Henry Varley, a very intimate friend of Mr. Moody in the earlier days of his work, loved to tell how he once said to him: “It remains to be seen what God will do with a man who gives himself up wholly to Him.” I am told that when Mr. Henry Varley said that, Mr. Moody said to himself: “Well, I will be that man.” And I, for my part, do not think “it remains to be seen” what God will do with a man who gives himself up wholly to Him.

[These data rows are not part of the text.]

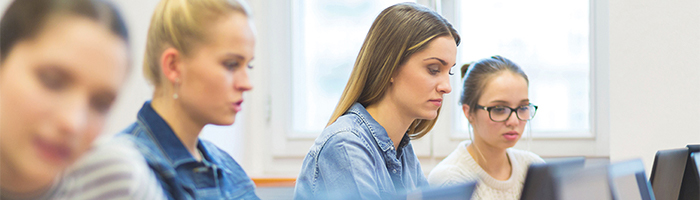 Personen aan het werk op computers met een infographic over het onderwijs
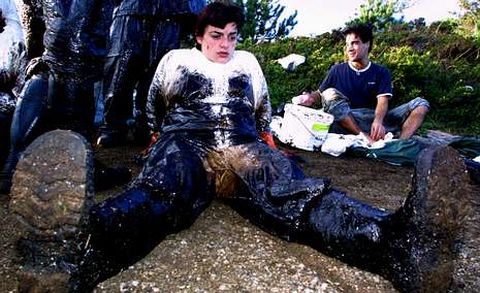 Un voluntario descansa tras retirar fuel en la costa de O Grove en diciembre del 2002.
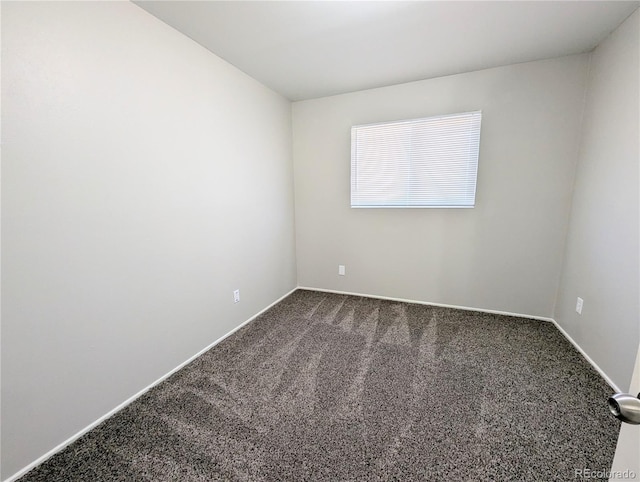 spare room featuring dark colored carpet and baseboards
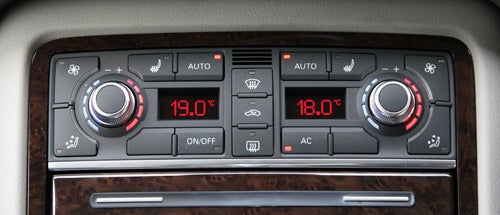 Audi A8 climate control panel set to 19°C and 18°C.Audi A8 climate control interface showing temperature settings.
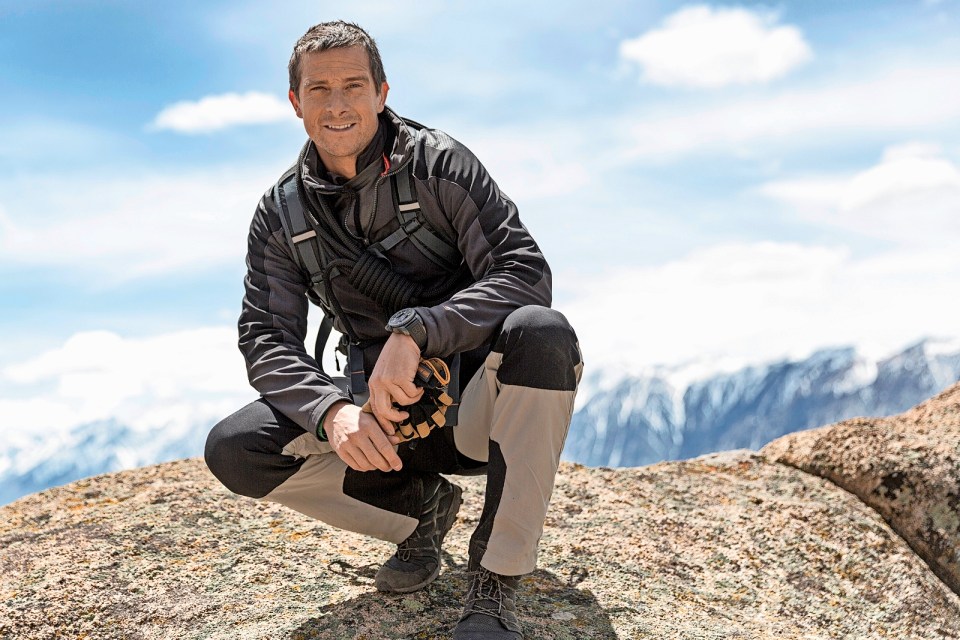 Bear Grylls crouches on a rocky outcrop in front of mountains.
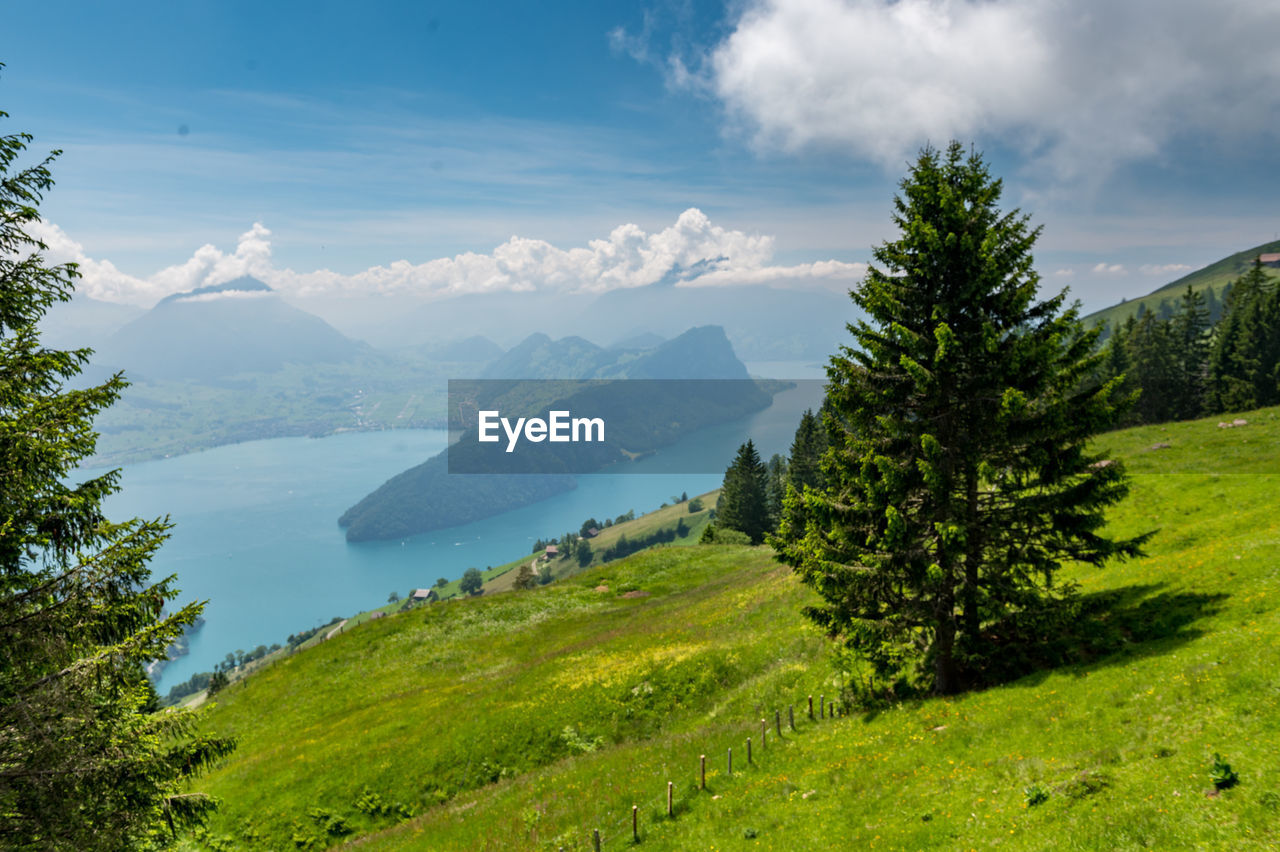 Scenic view of landscape and mountains against sky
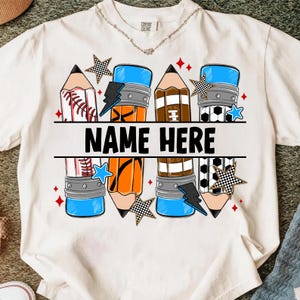 Pode incluir: Camiseta branca com um design de l&aacute;pis que incorpora elementos esportivos como beisebol, futebol americano e futebol. O texto "NAME HERE" est&aacute; em preto. Estrelas e raios decoram o design.
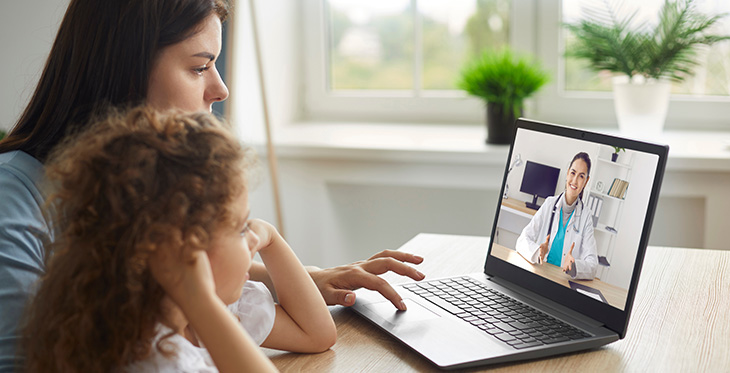 Image of woman and child engaging in telehealth via laptop computer.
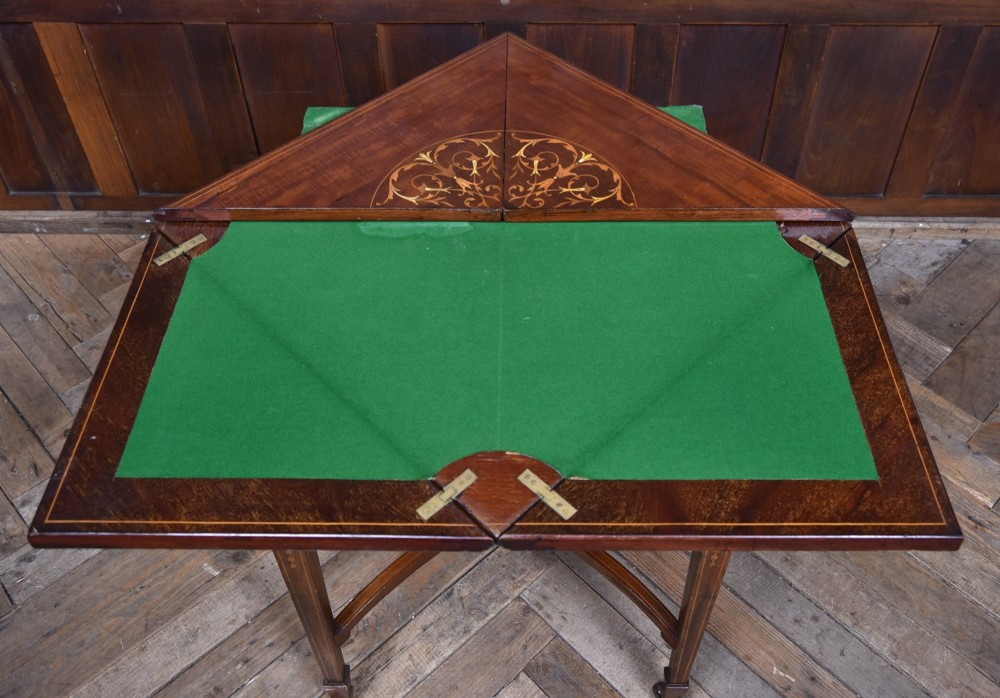 An Edwardian mahogany envelope card table featuring satinwood marquetry inlay, a single drawer, and a curved cross-stretcher with brass castors. View X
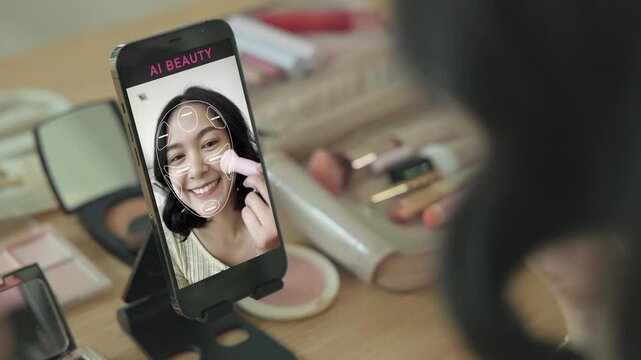 Asia people young gen z female happy smile enjoy phone apply selfie screen makeup blush virtual AI tech scan face app AR mixed augmented reality future beauty smart iot skin care help guide advice.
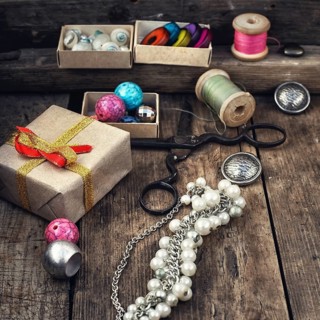 Old scissors, spools of thread, buttons and beads on wooden table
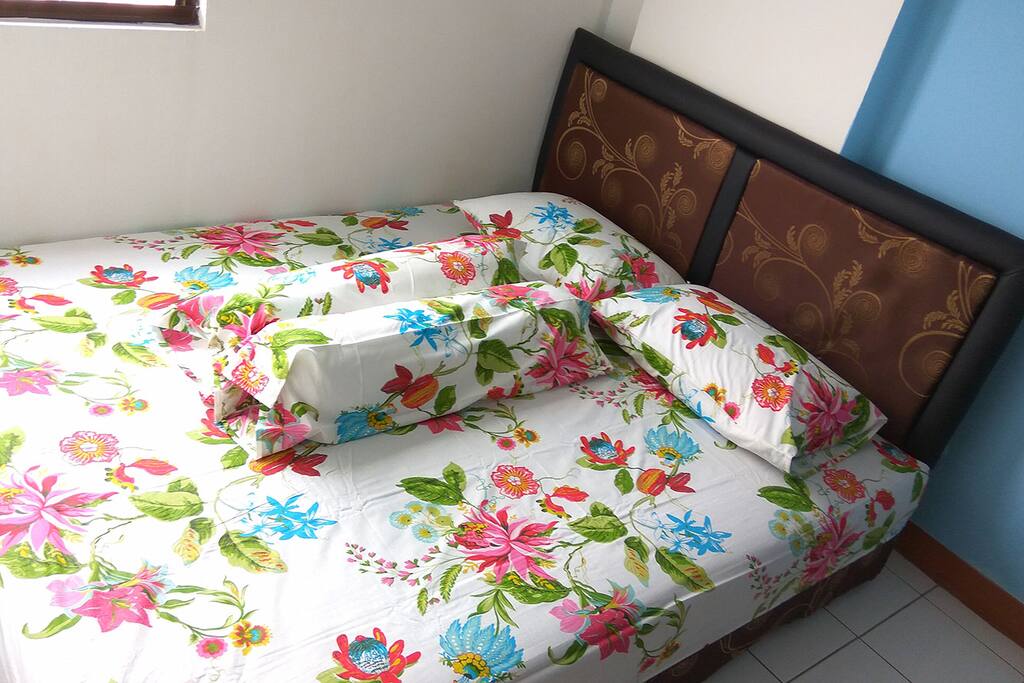 Queen sized bed on room 1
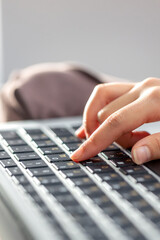 The girl is typing on the laptop keyboard. Girl's hands on the keyboard.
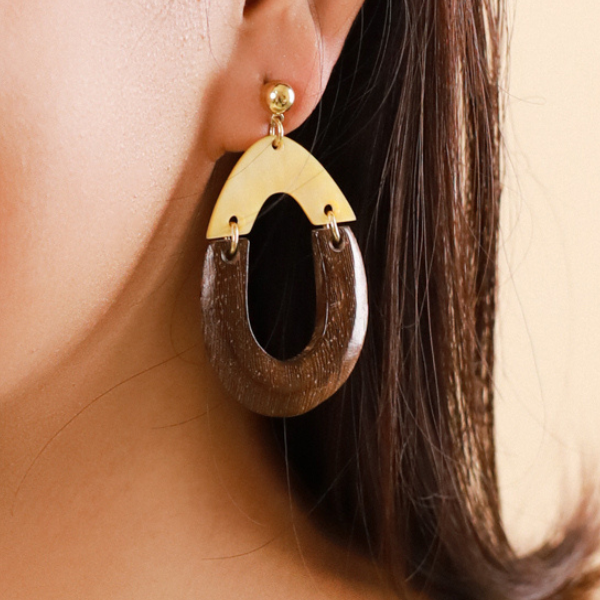 Image of model wearing big pear shaped earrings made from golden mother-of-pearl and robles on gold stud finish.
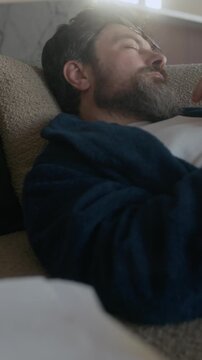 Vertical of bearded Caucasian male author taking nap on couch in living room while working on new novel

I think it has been seen already in D.L. Moody.

If you and I are to be used in our sphere as D.L. Moody was used in his, we must put all that we have and all that we are in the hands of God, for Him to use as He will, to send us where He will, for God to do with us what He will, and we, on our part, to do everything God bids us do.

There are thousands and tens of thousands of men and women in Christian work, brilliant men and women, rarely gifted men and women, men and women who are making great sacrifices, men and women who have put all conscious sin out of their lives, yet who, nevertheless, have stopped short of absolute surrender to God, and therefore have stopped short of fullness of power. But Mr. Moody did not stop short of absolute surrender to God; he was a wholly surrendered man, and if you and I are to be used, you and I must be wholly surrendered men and women.